When she entered Dumbledore's office that day she didn't exactly know what to expect, but she knew that it wouldn't be good.
Albus Dumbledore was a very wise man, but he was also human. He knew that he should have warned the woman that sat in front of him. He had thought that by letting her have friends and live life he had done what was the best for her. He had been wrong. He hadn't expected her to fall in love with one of her friends; he should have stopped it a long time ago but didn't have the heart to do it. And now here he was watching a broken and sad woman who had accepted the fate she once didn't believe in.
Peter Pettigrew was a coward and even he knew it. He was going to give in his friends, who had protected him in school, to the Dark Lord. His new master that now served. He knew that it was wrong but what else could he do? He would be killed if he didn't do this.
October 31st 1989 was the day that Lord Voldemort set out, with a pitiful servant known as Wormtail in his wake, to get rid of the Potters. They apparated a couple of houses down from where the Potters' stayed and was met by the most peculiar sight.

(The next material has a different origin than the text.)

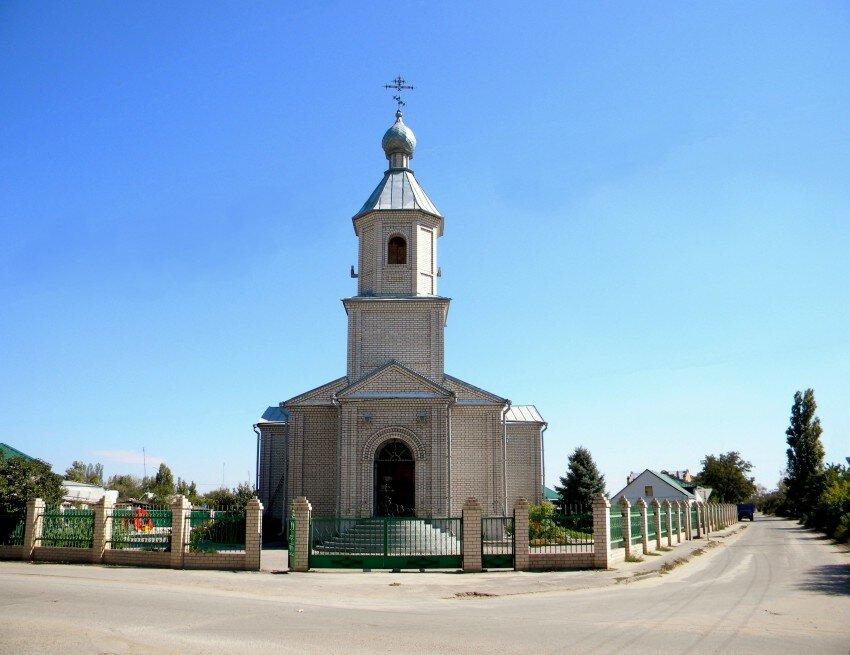 Иловлинский район волгоградской области фото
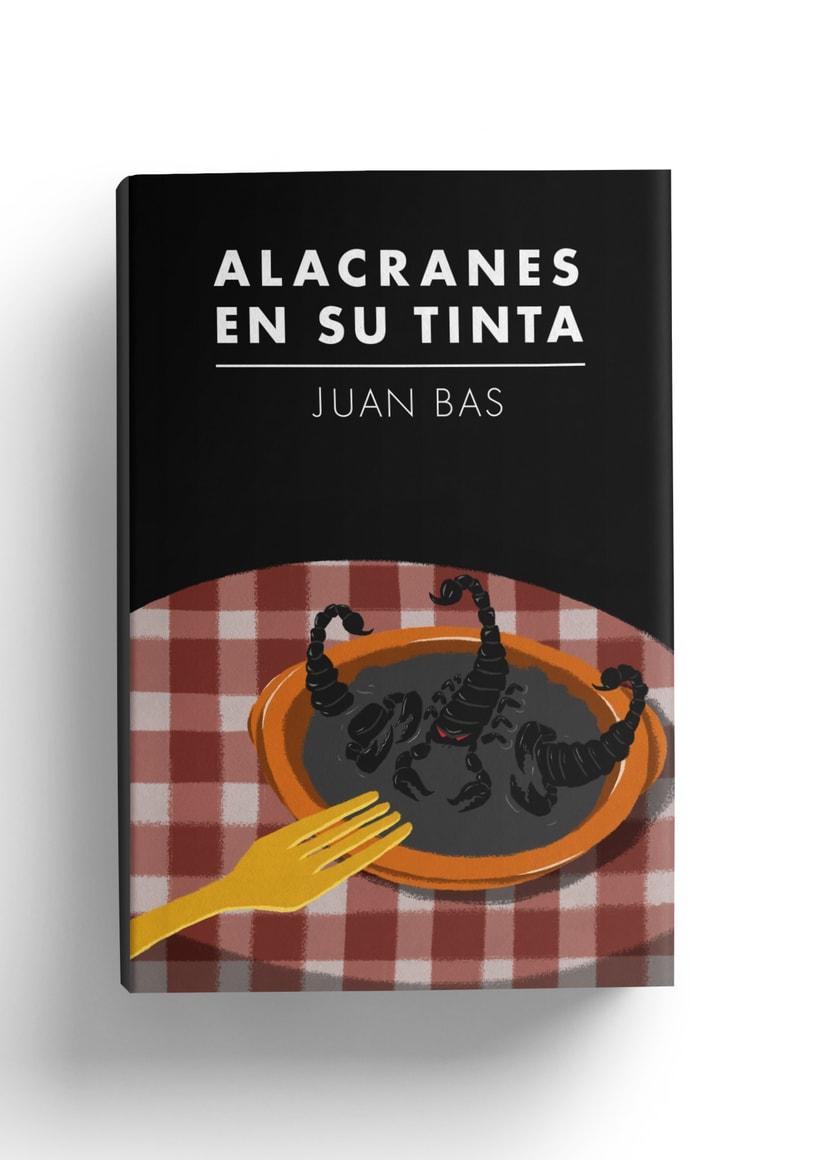 """Ilustración de portada """"Alacranes en su tinta""""  -1"""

A young woman with dark brown hair and eyes was standing in the middle of the road, staring at them. The servant next to the Lord made a small noise in the back of his throat and both the Lord and the woman glanced at him. The woman's expression hardened as she spoke;
"Hello Peter." The servant stiffened and in a small voice he stuttered out;
"Char…what…what are…" He didn't get farther before the Lord spoke.

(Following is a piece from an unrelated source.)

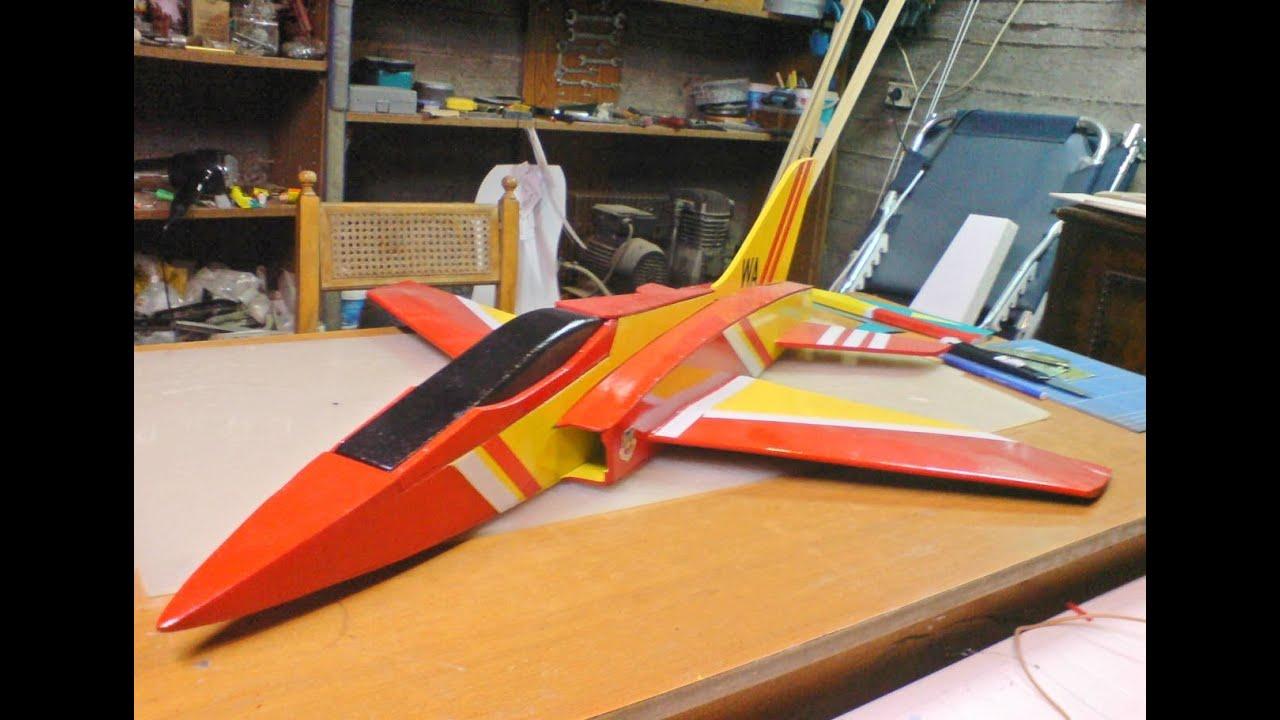 Rc Super Bandit Rc Flugzeug Selber Bauen Youtube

"Interesting…Now what do you think you are doing, Charlotte Black?" The voice made Charlotte shudder and she slowly reached for her wand.

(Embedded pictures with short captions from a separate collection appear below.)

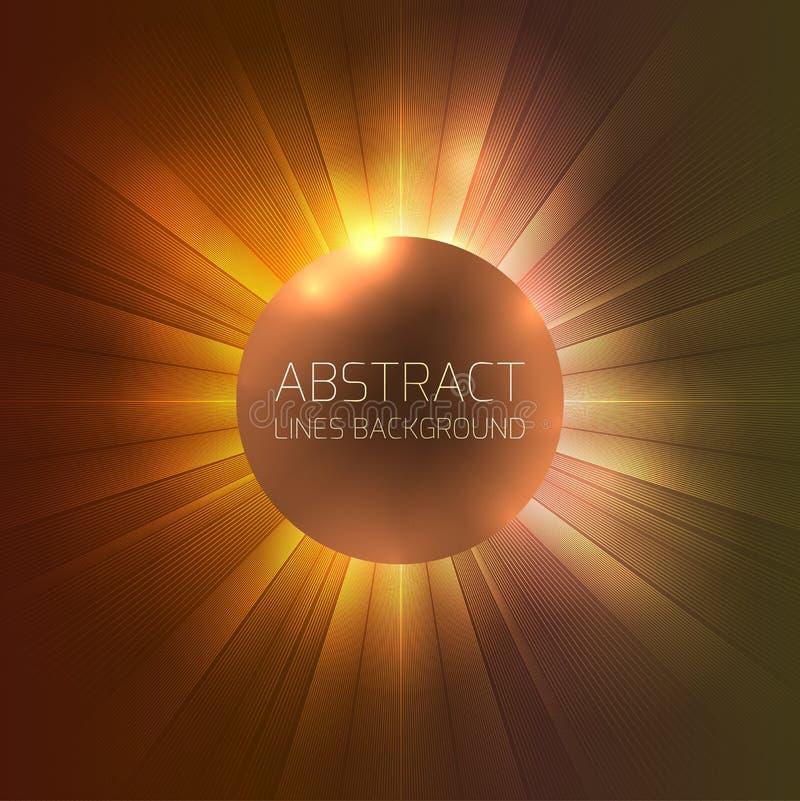 Rond malplaatje met abstracte cirkellijnen stock illustratie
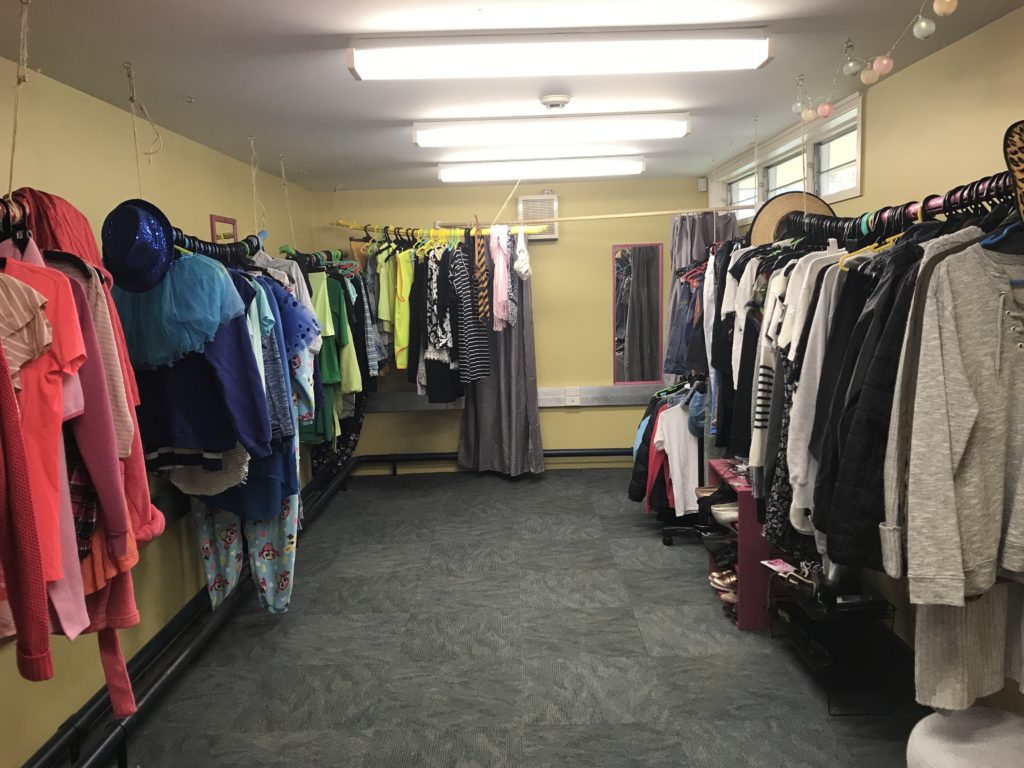 Thrift shop at MGC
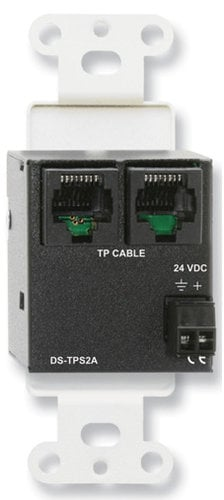Radio Design Labs D-TPS2A Active 2-Pair Sender with Stereo RCA Jack Inputs D-TPS2A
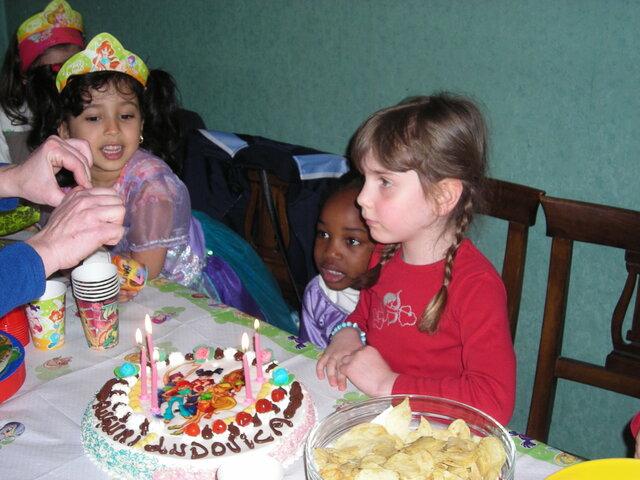 Il mio quinto compleanno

"Stopping you." It was barely a whisper but everyone present heard it. Before anyone could react her wand was pointed at Pettigrew and a spell shot out of her wand. Pettigrew fell to the ground, petrified. The Lord merely glanced at his fallen servant and turned back to the woman in front of him.
"Do you think you can kill me?" he said, curiosity laced in his voice. He studied the young woman carefully, she was shaking.
"No." The small word seemed to echo around the on the empty street.
"I don't think I can," she said in a small voice. The lord raised an eyebrow. He did not understand this woman, if she didn't think that she could kill him, what was she doing?
"But I can." The Lord stilled all movement. He knew that voice, he loathed that voice. He barely turned his head and watched Albus Dumbledore step into the light. He turned his eyes to the woman, so she was merely a distraction…a decoy. Before anyone else could utter a word a spell shot out from a wand and hit its target, dead on. Albus Dumbledore watched as the feared Dark Lord looked shocked and then fell to the ground, dead. He smiled lightly could it really be? Was the world saved from what could have happened without anyone getting hurt? His eyes fell on a dark figure bending over something.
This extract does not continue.